• 課題 1:
オーバーフェンダーの解説文によれば、オーバーフェンダーは指定部品と指定外部品のどちらに分類されるか。
• 課題 2:
オーバーフェンダーの解説文を、最後の文の後から書き継ぎなさい。

• 本文:

-----

見た目の迫力アップはもちろん、タイヤのはみ出し防止にも一役買うため、多くのオーナーがバンパーやリフトアップと組み合わせて装着しています。

しかし、オーバーフェンダーはバンパーやルーフラックと違い、保安基準や道路運送車両法上の特別なルールが適用される「指定外部品」
取り付け方や寸法次第では、車検不適合や軽自動車から普通車への区分変更になるケースもあります。

今回は、オーバーフェンダーを取り付ける際に必ず押さえておきたいポイントを、わかりやすく解説します。

 

1. オーバーフェンダーは「指定外部品」

道路運送車両法施行規則 第19条では、自動車外装部品を指定部品指定外部品に分けています。

■ 指定部品とは?

 国が「ユーザーが自由に交換しても安全性や公害防止に大きな影響がない」と判断した部品のこと。
例えば以下のようなパーツが該当します。

(例)

  • ルーフラック
  • バンパー
  • サスペンションのコイルやショックアブソーバー
  • グリル
  • タイヤ・ホイール
  • ウインチ

など

 

ポイント
指定部品は比較的自由に交換可能で、車検時の審査も緩やかです。

■ 指定外部品とは?

「指定部品」に含まれないすべての部品。
安全性や構造に影響を与える可能性が高いため、交換や取り付けに制限があります。
オーバーフェンダーはこの「指定外部品」に分類されます。

なぜ指定外部品なのか?

-----

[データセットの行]
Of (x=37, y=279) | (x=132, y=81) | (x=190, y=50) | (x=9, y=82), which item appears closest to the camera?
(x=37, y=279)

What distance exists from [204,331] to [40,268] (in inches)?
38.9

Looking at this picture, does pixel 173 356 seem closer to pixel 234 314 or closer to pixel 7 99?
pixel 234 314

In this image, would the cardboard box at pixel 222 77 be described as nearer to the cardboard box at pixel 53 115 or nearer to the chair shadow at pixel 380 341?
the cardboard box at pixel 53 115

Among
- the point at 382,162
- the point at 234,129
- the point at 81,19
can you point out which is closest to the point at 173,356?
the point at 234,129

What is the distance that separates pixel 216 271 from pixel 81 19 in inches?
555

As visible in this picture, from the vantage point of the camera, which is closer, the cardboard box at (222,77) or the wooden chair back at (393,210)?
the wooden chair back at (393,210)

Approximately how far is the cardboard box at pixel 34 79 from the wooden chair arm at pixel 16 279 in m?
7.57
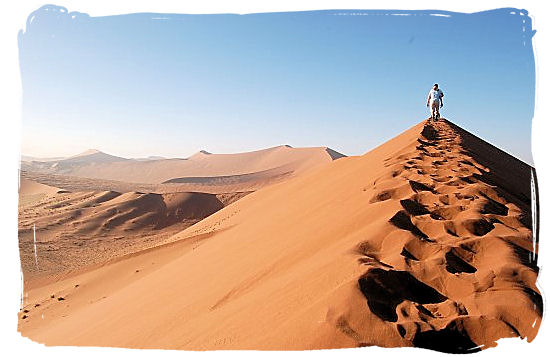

-----

• 解答 1:
指定外部品に分類される。

• 解答 2:
オーバーフェンダーはタイヤのすぐ横にあり、走行中の接触・巻き込みの危険性が高いため。
また、幅の増加や固定方法によっては車両区分や構造そのものを変える可能性があるため、国は特別な規制をかけています。

2. 寸法の「一定範囲」ルール 

保安基準(道路運送車両法 第44条)では、車検証記載寸法と比較して以下の範囲内なら構造変更不要とされています。

  • 全幅:±2cm
  • 全長:±3cm
  • 全高:±4cm

例:
純正全幅 1,475mm → 片側9mm(合計18mm)幅広 → ±2cm以内 → 記載変更不要

軽自動車(ジムニー)の場合は特に注意

  • 全幅が1,480mmを超えると普通車扱い
  • 自動車保険区分も普通車に変更

     

普通車(シエラ・ノマド)
±2cm超過でも構造変更申請と車検ライン通過で合法化可能。

3. 取り付け方法による制限 「固定の度合い」がポイント

保安基準第18条・第19条では、部品の取り付け状態に関して次のように分類されます。

  1. 簡易的取り付け(工具不要、手で脱着可)
    → 例:ピン、マグネット、はめ込み式
    → ±2cm超過でも可(指定外部品の場合、唯一認められる取り付け方法)

     

  2. 固定的取り付け(工具使用で脱着)
    → 例:ボルト・ナット、両面テープ
    → ±2cm以内なら可、超過するとNG(構造変更必要)

     

  3. 恒久的取り付け(溶接・リベット等)
    → ±2cm以内なら可、超過は必ず構造変更対象

ちなみに:両面テープの盲点
剥がす際に工具や溶剤が必要と判断され、基本的に「固定的」に分類されます。
そのため±2cm超過時は違法扱いになるケースがあります。

 

4.マグネット式について

軽自動車検査協会によれば、マグネット式オーバーフェンダーは**「自動車部品」として認められません**。

  • 固定されず、走行中に外れる危険性大
  • 「積載物」扱いになる可能性あり(幅20%超過禁止ルール適用)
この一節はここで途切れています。